Support for dynamic circuits and network-aware topologies

Notes from an email

I have had a few email discussions of my ideas about PhEDEx interaction with a network where bandwidth could be reserved on demand. Here's a summary of the ideas I came up with:

PhEDEx is the CMS data-placement management tool, it is responsible for scheduling the transfer of CMS data across the grid, using FTS, SRM, FTM, or whatever transport package people like. PhEDEx typically queues data in blocks of several tens of TB, up to about 12 PB, for a given source and destination. As such, it's a natural candidate for using dynamic circuits, and could be extended to make use of such an API.

The first question for me is where in the stack such a dynamic reservation would be made. It could, in principle, be in the guts of PhEDEx, or at some lower level (FTS server?) such that PhEDEx remains oblivious to its existence. It depends if the circuit is to be built before the transfer starts, or in response to the observed traffic on the wire.

In either case, I need to know how the experiment can set policies for reservation. IIUC, the following statements are true:

  • reserved circuits may give access to bandwidth which is not available to non-reserved traffic, at least in some circumstances, depending on the endpoints in question.
  • whether using a reserved circuit or not, there is competition for bandwidth. On a non-reserved circuit, users fight it out in the usual TCP manner. On a reserved circuit, users compete to make a reservation - I may not manage to reserve a circuit if the resources are fully booked.

If those are true, then there has to be a concept of policy, budget, or penalty for under-utilised reservations. Otherwise, my strategy has to be to book as much as I can, everywhere, always, whether I use it or not. When I do use it, I will get maximum performance. However, that will hurt other users, who can then not book their own circuits, so they will attempt to follow the same strategy. It's a classic tragedy of the commons.

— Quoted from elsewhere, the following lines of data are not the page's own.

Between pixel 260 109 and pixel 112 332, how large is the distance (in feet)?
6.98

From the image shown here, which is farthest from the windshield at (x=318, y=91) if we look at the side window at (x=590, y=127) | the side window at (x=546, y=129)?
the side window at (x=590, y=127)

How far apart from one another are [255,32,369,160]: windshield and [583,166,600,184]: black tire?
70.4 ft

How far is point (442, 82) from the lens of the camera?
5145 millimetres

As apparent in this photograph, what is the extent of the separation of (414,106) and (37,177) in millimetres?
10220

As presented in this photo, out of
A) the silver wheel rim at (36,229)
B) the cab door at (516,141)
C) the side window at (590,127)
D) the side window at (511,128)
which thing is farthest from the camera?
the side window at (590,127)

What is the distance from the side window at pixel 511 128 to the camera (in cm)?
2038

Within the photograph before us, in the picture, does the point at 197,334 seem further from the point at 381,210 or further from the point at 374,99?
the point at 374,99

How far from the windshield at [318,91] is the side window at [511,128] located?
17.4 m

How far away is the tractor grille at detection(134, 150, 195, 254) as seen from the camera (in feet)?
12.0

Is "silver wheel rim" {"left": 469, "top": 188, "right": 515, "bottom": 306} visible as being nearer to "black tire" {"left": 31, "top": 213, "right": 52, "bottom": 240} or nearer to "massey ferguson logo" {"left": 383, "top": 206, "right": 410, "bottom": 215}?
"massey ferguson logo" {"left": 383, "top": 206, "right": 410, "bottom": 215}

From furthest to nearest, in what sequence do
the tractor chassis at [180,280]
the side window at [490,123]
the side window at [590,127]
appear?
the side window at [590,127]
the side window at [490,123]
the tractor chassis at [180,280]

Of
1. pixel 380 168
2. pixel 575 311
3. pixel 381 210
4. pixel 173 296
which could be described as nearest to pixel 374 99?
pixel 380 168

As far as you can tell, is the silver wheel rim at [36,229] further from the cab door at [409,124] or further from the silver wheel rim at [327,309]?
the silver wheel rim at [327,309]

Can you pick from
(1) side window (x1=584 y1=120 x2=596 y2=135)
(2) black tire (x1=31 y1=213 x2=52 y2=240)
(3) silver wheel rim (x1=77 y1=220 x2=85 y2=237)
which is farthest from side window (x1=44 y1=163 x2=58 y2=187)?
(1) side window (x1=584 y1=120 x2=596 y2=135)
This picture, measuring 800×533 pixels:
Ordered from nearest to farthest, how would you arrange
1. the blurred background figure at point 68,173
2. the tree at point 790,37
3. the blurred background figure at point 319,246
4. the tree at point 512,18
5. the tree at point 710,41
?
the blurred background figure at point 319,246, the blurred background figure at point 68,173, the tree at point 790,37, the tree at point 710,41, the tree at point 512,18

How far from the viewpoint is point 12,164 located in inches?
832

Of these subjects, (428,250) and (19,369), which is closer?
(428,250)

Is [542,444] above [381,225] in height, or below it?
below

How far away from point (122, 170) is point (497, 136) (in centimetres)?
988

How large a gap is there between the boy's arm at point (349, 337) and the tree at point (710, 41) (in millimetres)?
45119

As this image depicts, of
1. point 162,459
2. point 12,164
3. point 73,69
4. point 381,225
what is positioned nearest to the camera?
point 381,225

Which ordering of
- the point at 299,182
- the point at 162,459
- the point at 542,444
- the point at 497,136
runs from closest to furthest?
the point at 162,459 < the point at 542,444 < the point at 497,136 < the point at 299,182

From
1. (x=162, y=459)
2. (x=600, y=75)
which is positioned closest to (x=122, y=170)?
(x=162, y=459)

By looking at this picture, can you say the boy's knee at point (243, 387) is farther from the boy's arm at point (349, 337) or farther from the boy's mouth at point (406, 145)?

So I need a policy for deciding when to book a circuit. and the simplest policy I can imagine is: use a circuit if the performance I would get with a circuit significantly exceeds that which I would get without one.

That immediately implies I need performance figures for transfers with and without circuits. I can manage that myself, providing I know when a circuit is in use. The interesting bit comes when I do decide that it's worth using a circuit.

Take, for example, the case where I have 1 PB of data to transfer between two points. If I don't reserve a circuit, I expect to transfer at 1 Gbps (for example), so it will take 8 million seconds to arrive. Let's assume I can book a circuit with bandwidth from 0 to 10 Gbps. Clearly booking a circuit below 1 Gbps is not worthwhile (unless I prefer determinism over speed, which I don't). But what if my storage elements cannot handle more than 5 Gbps? I may well have an upper limit too.

So, for this transfer, I want to book a circuit which will give me more than 1 Gbps, less than 5 Gbps, and keep that circuit long enough to transfer 1PB. I want to call an API:

book_circuit(bw_min=1 Gbps, bw_max=5 Gbps, volume=1 PB)

If I can't book a circuit with those constraints, I may be better off not booking the circuit at all. My transfer will be slower, but I will not be locking up resources by booking a circuit which will not improve my situation.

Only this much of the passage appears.